● Given text:

# Dogs in Yokohama?



## TX2JA

I just found out last week that my husbands job is going to be sending us from the US to Yokohama. I've never been to Japan. Kids are in college, so no kids but we have a dog (50 pound Australian Sheppard). Coming from the US looks like 180 days before she can come. I've already contacted a pet relocation company. 
So I'd like to know: Are there non-lap dogs in Japan? Parks for them to go to? English speaking vets, boarding facilities? Is it crazy to think about taking her?
Thank you for any advice.


----------



## larabell

I don't own a dog so I can't speak to the vet situation but there are certainly large dogs in Tokyo. One friend of mine owns a Golden Retriever and a neighbor whom I don't know owns a wiry-looking dog that one could easily mistake for a small pony. There are parks around but many of the smaller neighborhood parks don't allow dogs (which doesn't mean people don't bring them anyway but I'm assuming you'll want to stay on good terms with your neighbors). Get your husband's employer to spring for a car. There are plenty of large parks that don't ban dogs and there are also some that are designed specifically as dog runs. But you'll most likely need to drive to reach them because most of the parks in the city are relatively small and designed for kids.


----------



## TX2JA

Thank you larabell for your response. We definitely want to stay on good terms with the neighbors and the company won't pay for a car. I do know a coworker got a car but it was a major hassle getting the funds transferred into the country. Would your friend with the Golden be willing to "talk" with me about the vet, boarding questions?


----------



## Singapore Saint

I came up from Singapore with a Boxer, however I live near Yoyogi Park which has a very popular dog run and we also had no quarantine issues, he was allowed straight in.

Not sure if I can help you too much as I don't know Yokohama, but happy to try!


----------



## larabell

TX2JA said:


> Would your friend with the Golden be willing to "talk" with me about the vet, boarding questions?


Maybe... if you can speak Japanese. 

Seriously, though... He lives up in Nakano-ku near me so I doubt he'd be a good source for information about resources in Yokohama. Have you tried a web search?


----------



## TX2JA

Singapore Saint said:


> I came up from Singapore with a Boxer, however I live near Yoyogi Park which has a very popular dog run and we also had no quarantine issues, he was allowed straight in.
> 
> Not sure if I can help you too much as I don't know Yokohama, but happy to try!


Thank you for taking the time to reply. I guess what I need to do is find out where the parks are and try to find housing close by. I'm assuming dogs aren't allowed on public transportation- is that correct? We were thinking we wouldn't get a car.


----------



## larabell

TX2JA said:


> I'm assuming dogs aren't allowed on public transportation- is that correct?

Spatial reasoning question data

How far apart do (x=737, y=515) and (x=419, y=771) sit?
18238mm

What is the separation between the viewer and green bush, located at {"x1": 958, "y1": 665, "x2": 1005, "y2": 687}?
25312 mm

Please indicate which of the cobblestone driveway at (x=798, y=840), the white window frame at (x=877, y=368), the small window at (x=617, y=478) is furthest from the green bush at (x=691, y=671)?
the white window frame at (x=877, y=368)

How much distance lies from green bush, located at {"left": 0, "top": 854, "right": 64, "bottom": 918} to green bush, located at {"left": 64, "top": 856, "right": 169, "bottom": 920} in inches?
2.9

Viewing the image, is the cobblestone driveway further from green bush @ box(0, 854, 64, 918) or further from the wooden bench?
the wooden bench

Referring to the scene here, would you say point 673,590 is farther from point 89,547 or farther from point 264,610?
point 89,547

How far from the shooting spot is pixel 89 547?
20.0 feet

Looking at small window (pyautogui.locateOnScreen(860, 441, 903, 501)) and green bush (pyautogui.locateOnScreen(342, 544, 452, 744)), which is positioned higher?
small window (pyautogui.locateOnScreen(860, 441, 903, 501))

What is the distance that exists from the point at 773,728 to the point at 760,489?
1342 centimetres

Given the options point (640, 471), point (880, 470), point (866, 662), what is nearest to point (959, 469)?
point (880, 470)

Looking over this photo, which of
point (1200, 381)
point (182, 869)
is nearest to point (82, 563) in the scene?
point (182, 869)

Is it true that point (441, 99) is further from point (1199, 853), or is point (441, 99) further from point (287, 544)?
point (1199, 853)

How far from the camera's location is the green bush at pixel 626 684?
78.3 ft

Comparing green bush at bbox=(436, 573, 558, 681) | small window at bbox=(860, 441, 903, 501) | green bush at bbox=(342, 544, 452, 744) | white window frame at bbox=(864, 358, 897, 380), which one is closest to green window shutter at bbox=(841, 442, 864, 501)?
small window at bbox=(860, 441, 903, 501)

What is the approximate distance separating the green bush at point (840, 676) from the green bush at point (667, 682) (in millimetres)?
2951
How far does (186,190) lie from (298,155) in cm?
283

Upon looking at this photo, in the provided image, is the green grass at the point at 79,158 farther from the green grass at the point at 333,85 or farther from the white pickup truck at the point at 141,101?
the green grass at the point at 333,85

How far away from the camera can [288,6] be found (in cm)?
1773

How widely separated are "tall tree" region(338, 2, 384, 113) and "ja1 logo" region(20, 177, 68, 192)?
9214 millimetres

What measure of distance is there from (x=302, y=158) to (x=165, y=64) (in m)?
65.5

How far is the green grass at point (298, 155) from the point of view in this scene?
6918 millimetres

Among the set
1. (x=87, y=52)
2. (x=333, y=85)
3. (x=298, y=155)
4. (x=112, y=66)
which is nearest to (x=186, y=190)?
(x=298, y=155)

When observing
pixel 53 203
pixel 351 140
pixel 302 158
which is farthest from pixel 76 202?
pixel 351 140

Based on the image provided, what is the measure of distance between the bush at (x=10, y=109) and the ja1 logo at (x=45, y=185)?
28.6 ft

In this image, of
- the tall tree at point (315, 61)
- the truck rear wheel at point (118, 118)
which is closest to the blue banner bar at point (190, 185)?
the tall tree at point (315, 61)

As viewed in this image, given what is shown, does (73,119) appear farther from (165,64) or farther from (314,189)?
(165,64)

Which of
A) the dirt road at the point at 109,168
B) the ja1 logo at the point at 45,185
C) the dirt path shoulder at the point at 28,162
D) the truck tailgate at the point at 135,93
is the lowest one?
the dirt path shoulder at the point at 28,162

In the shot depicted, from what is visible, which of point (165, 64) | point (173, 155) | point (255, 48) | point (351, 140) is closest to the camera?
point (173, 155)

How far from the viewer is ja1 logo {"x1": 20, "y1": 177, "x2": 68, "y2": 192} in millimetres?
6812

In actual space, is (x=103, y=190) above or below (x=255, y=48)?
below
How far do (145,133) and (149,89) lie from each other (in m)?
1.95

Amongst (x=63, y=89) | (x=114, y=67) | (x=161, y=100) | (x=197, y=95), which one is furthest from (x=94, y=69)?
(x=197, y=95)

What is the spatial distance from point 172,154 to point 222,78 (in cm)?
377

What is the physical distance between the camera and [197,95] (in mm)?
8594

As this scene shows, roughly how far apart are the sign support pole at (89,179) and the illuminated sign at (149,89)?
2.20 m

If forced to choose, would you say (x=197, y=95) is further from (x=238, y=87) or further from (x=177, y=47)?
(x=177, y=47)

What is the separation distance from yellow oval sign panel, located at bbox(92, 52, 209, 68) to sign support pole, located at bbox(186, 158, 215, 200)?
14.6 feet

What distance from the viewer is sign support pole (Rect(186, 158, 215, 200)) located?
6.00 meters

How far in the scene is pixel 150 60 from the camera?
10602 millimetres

● Short exercise 1: List each line of the rows that contains the string "does", treating uppercase and lowercase as different.
● Short exercise 2: Write the next part of the forum thread about taking a dog to Yokohama, starting right after its last line.

● Exercise answer 1:
How far does (186,190) lie from (298,155) in cm?
As viewed in this image, given what is shown, does (73,119) appear farther from (165,64) or farther from (314,189)?

● Exercise answer 2:
From the JR webpage:

"Small dogs, cats, pigeons and similar small animals may be brought on board for a fee as long as they are kept in a carrying case that is no more than 70 centimeters long and has a total length, width and height of no more than around 90 centimeters."

I would imagine the subways and private lines have the same restrictions. I've seen small dogs and cats in carrying cases on the trains but I've never larger animals.


----------



## GWW

Hi

I have just arrived in Yokohama so I cannot comment on vets etc however, we too have a dog who will be arriving in 5 weeks time. I have found a house about 20 minutes from Yokohama (by train) which is close to a park and the river, both of which will be great walking for our four legged one. I have been asking a lot of questions as I am concerned about our's not having the freedom that he had in Australia and while it seems that Japan is not as 'dog friendly' in that ours will not be allowed off the lead in most parks etc, I am happy enough that he will have a great time. I have been told that there are a number of dog friendly cafes around. The biggest problem I have found so far is finding a pet sitter for when we want to go away for a weekend but I am working on that also. I hope to find other dog owners in our areas so our's can have 'doggy dates' in case we cannot get him to the parks by train.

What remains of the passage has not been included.